** start **

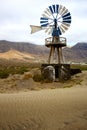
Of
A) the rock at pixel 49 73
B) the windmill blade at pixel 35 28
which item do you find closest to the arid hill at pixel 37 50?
the windmill blade at pixel 35 28

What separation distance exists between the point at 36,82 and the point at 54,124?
49.7ft

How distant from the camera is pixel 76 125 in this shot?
11.2 meters

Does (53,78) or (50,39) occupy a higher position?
(50,39)

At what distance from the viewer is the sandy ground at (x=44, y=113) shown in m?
11.2

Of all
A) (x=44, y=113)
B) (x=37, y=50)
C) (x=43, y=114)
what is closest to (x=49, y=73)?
(x=44, y=113)

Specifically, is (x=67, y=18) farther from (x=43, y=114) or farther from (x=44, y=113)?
(x=43, y=114)

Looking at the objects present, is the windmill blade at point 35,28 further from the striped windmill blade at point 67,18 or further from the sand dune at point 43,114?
the sand dune at point 43,114

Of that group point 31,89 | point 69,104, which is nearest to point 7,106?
point 69,104

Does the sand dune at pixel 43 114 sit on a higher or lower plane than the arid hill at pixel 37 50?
lower

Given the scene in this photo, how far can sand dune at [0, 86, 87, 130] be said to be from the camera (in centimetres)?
1117

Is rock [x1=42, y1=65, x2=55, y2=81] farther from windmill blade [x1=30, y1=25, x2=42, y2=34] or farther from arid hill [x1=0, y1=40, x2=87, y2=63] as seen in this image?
arid hill [x1=0, y1=40, x2=87, y2=63]

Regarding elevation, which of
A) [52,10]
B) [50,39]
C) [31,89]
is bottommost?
[31,89]

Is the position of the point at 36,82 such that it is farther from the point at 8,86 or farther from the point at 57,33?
the point at 57,33

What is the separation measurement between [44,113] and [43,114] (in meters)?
0.19
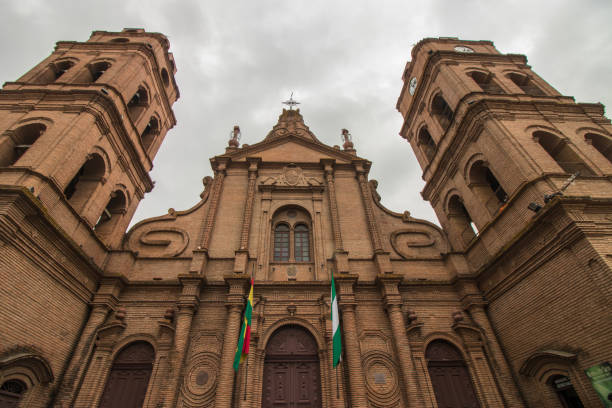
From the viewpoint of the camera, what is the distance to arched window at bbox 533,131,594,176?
40.0 ft

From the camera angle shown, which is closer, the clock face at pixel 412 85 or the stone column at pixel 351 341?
the stone column at pixel 351 341

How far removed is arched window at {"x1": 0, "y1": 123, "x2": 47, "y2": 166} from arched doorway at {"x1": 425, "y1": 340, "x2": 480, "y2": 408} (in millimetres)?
16243

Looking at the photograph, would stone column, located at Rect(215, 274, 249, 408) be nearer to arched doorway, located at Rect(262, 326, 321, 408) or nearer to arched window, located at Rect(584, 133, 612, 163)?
arched doorway, located at Rect(262, 326, 321, 408)

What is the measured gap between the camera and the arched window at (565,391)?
29.3ft

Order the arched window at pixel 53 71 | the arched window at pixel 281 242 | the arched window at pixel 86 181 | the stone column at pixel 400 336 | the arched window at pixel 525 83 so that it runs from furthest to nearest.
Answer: the arched window at pixel 525 83
the arched window at pixel 53 71
the arched window at pixel 281 242
the arched window at pixel 86 181
the stone column at pixel 400 336

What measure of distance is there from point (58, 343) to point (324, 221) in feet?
32.9

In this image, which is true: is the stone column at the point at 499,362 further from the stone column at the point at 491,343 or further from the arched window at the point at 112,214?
the arched window at the point at 112,214

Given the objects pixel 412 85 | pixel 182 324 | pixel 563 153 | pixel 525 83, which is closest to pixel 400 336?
pixel 182 324

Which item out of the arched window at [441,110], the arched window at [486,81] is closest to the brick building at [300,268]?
the arched window at [486,81]

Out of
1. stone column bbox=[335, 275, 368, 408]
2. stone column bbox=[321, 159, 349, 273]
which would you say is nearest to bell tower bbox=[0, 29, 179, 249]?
stone column bbox=[321, 159, 349, 273]

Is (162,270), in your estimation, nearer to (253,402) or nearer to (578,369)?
(253,402)

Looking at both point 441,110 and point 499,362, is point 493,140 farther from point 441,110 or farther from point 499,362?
point 499,362

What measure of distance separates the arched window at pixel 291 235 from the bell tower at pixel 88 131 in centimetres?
704

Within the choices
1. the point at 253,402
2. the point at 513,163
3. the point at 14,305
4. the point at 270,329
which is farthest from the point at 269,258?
the point at 513,163
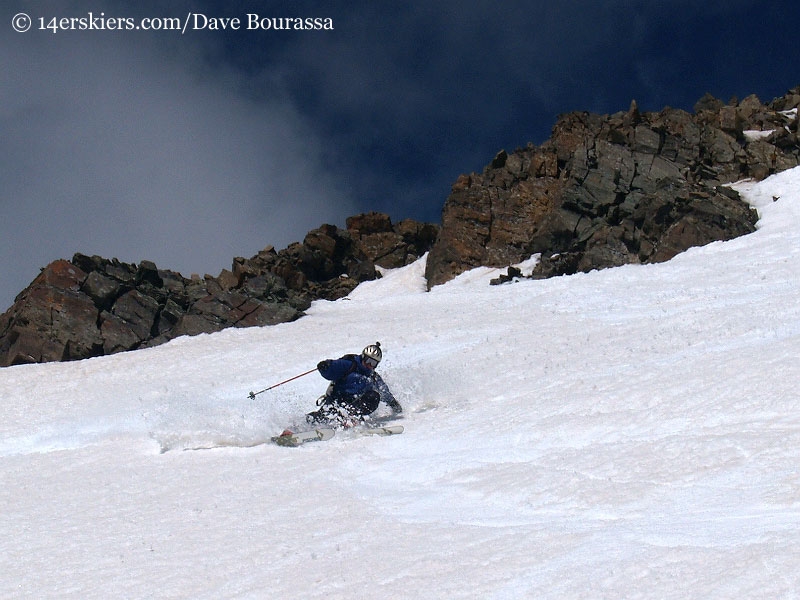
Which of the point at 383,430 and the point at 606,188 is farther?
the point at 606,188

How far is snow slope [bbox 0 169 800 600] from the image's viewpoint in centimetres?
652

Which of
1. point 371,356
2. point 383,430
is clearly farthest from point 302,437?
point 371,356

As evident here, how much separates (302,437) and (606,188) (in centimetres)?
3434

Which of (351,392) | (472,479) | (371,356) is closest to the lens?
(472,479)

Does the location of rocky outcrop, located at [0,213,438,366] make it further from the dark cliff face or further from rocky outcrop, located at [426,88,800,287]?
rocky outcrop, located at [426,88,800,287]

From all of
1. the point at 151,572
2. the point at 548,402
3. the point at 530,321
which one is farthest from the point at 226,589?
the point at 530,321

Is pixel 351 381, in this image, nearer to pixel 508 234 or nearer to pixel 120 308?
pixel 120 308

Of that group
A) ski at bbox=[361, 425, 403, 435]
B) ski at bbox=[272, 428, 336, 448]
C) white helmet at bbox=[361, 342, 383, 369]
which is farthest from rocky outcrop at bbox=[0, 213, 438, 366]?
ski at bbox=[361, 425, 403, 435]

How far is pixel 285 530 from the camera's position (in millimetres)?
8281

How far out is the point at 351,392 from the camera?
1487 cm

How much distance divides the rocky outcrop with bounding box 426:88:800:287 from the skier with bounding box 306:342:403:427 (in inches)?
885

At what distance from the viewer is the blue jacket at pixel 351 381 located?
14883 mm

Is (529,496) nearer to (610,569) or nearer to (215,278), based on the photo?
(610,569)

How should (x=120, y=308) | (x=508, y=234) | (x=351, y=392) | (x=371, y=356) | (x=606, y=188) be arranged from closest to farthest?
(x=351, y=392)
(x=371, y=356)
(x=120, y=308)
(x=606, y=188)
(x=508, y=234)
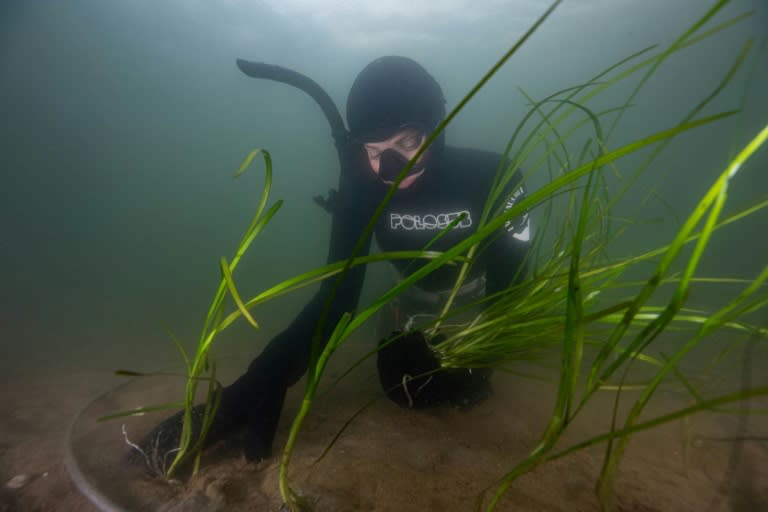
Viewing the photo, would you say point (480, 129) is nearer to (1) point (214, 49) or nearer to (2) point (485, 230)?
(1) point (214, 49)

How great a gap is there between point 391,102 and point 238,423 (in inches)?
108

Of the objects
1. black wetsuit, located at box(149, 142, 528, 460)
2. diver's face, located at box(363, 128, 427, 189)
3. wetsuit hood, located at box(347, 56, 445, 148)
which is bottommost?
black wetsuit, located at box(149, 142, 528, 460)

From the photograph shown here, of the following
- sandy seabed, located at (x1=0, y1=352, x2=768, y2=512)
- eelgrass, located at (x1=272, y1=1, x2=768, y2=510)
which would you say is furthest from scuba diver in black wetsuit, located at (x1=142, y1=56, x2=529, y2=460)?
eelgrass, located at (x1=272, y1=1, x2=768, y2=510)

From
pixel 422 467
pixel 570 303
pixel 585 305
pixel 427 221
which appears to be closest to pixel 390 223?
pixel 427 221

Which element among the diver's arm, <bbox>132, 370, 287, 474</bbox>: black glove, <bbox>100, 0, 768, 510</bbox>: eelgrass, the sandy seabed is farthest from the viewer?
the diver's arm

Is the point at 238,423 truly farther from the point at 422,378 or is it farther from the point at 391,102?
the point at 391,102

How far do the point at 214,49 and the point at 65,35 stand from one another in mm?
9766

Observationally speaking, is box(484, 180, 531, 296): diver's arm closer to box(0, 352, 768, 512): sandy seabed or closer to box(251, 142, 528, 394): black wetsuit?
box(251, 142, 528, 394): black wetsuit

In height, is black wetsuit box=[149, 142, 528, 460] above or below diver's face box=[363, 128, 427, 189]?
below

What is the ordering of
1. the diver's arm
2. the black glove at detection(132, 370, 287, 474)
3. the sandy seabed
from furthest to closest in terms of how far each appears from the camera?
the diver's arm
the black glove at detection(132, 370, 287, 474)
the sandy seabed

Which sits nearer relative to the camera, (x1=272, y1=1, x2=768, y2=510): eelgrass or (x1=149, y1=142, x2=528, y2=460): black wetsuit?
(x1=272, y1=1, x2=768, y2=510): eelgrass

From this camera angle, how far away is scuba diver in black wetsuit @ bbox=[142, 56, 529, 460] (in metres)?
1.97

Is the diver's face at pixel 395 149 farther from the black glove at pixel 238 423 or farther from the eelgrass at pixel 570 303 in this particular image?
the black glove at pixel 238 423

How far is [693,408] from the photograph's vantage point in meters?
0.80
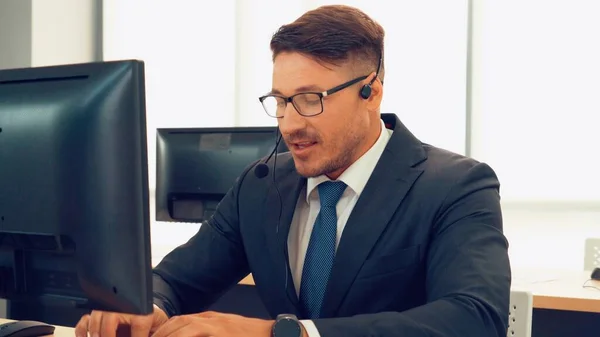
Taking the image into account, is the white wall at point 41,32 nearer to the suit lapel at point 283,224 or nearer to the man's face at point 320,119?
the suit lapel at point 283,224

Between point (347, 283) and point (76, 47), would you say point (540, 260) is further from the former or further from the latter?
point (76, 47)

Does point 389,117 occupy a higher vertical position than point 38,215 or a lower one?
higher

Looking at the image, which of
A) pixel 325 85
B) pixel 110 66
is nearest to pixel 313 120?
pixel 325 85

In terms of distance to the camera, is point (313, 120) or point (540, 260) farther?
point (540, 260)

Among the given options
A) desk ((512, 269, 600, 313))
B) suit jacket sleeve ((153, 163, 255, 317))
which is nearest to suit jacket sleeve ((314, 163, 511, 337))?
suit jacket sleeve ((153, 163, 255, 317))

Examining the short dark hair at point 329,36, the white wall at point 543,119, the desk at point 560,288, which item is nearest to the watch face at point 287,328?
the short dark hair at point 329,36

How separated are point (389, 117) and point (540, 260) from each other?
7.23 feet

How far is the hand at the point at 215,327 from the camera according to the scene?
954 mm

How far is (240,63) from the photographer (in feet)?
13.5

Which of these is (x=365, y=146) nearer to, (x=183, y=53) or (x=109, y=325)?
(x=109, y=325)

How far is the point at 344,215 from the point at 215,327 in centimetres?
55

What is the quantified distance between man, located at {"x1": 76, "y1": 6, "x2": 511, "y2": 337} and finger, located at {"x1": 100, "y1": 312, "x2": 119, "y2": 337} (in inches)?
1.1

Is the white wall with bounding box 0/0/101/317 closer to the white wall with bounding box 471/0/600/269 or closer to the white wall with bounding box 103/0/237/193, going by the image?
the white wall with bounding box 103/0/237/193

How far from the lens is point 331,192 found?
1.46 m
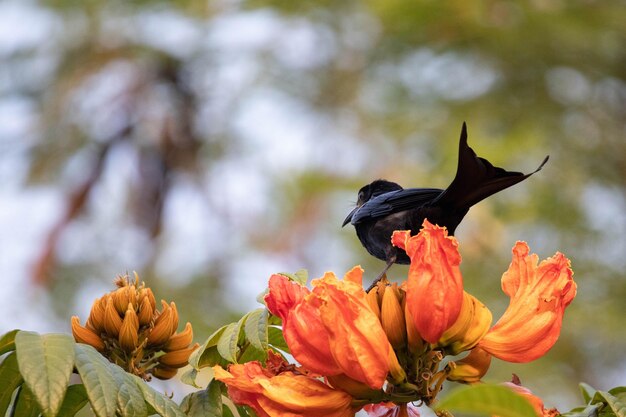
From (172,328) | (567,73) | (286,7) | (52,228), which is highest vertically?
(286,7)

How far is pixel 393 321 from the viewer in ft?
5.53

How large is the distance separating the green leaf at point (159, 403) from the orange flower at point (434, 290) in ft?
1.43

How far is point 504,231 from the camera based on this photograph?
8.96m

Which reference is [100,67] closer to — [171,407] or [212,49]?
[212,49]

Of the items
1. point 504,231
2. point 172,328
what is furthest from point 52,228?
point 172,328

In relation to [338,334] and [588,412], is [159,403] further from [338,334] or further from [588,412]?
[588,412]

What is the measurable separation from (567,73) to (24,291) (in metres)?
5.34

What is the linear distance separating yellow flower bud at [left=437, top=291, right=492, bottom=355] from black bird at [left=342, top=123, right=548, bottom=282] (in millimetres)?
369

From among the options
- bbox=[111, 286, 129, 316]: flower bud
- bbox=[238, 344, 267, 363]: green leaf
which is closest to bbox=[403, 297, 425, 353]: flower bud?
bbox=[238, 344, 267, 363]: green leaf

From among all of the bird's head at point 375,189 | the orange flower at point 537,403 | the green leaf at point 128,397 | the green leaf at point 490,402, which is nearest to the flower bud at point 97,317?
the green leaf at point 128,397

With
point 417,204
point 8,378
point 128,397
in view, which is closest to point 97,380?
point 128,397

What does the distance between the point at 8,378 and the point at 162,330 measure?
0.50 m

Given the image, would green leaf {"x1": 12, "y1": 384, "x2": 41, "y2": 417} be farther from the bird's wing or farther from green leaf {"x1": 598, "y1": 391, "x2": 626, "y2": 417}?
the bird's wing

** end **

**Task to carry out**
Could you give again exactly the lines from the line containing "What is the linear" through the final line of the data above, and no others?

**Full solution**
What is the linear distance separating yellow flower bud at [left=437, top=291, right=492, bottom=355] from black bird at [left=342, top=123, right=548, bottom=282] (in millimetres)?
369

From among the options
- bbox=[111, 286, 129, 316]: flower bud
- bbox=[238, 344, 267, 363]: green leaf
which is closest to bbox=[403, 297, 425, 353]: flower bud?
bbox=[238, 344, 267, 363]: green leaf

From among all of the bird's head at point 375,189 | the orange flower at point 537,403 | the green leaf at point 128,397 | the green leaf at point 490,402, which is nearest to the flower bud at point 97,317?
the green leaf at point 128,397

With
point 417,204
point 8,378
point 128,397
in view, which is closest to point 97,380?
point 128,397

What does the distance between the point at 8,378 and the point at 162,330 measure?
0.50 m

Given the image, would green leaf {"x1": 12, "y1": 384, "x2": 41, "y2": 417} be farther from the bird's wing or farther from green leaf {"x1": 598, "y1": 391, "x2": 626, "y2": 417}?
the bird's wing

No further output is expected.